1. The appellant Roseline Atieno Onyango was found guilty of the offence of obtaining money by false pretenses contrary to section 313 of the Penal Code. Particulars are of the offence are that on diverse dates between 5th and 12th March, 2022, Kisumu Township, Kisumu Central Sub County within Kisumu County, the appellant obtained Kshs 320,000/= by falsely pretending that she would recruit the sister to the complainant Elijah Odoyo Omollo, to be a police officer, in recruiting her to the National police Service, a fact he knew to be false.

2. The appellant denied committing the offence and she was released on bond pending trial. The case proceeded to full trial. After hearing the prosecution and defence case, the trial court found the appellant guilty of the offence as charged and after hearing mitigation and considering the presentence report, sentenced the appellant to serve three years imprisonment.

3. Aggrieved by the guilty finding and sentence, the appellant filed her petition of appeal setting out five grounds of appeal. However, at the hearing of this appeal, her counsel consolidated the five grounds into two namely, contradictions in the evidence and sentence.

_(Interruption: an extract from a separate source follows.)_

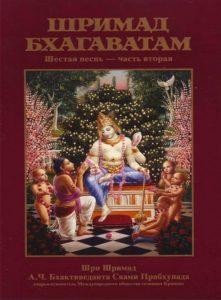 Шримад Бхагаватам – Песнь 6 Глава 2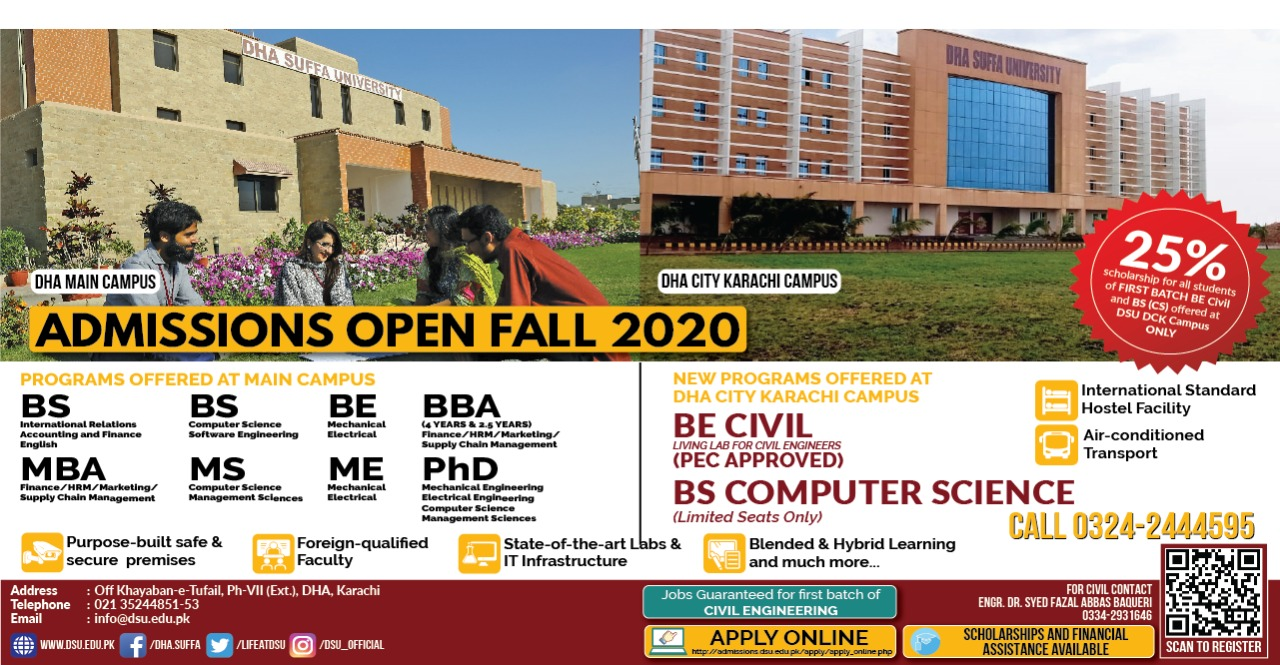 suffa_uni_admission_bs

4. The appeal which was opposed was canvassed by way of written submissions filed by the appellant through her advocate Mr. Lore while Mr. Marete Principal prosecution Counsel submitted orally, with an oral rejoinder by Mr. Lore.

5. In his written submissions, the appellant’s counsel submitted that the trial magistrate’s analysis of the evidence of PW2 that it was cogent enough to confirm that monies received by PW1 were directly conveyed to the appellant was faulty because there was no evidence adduced by the prosecution to link such incident whatsoever.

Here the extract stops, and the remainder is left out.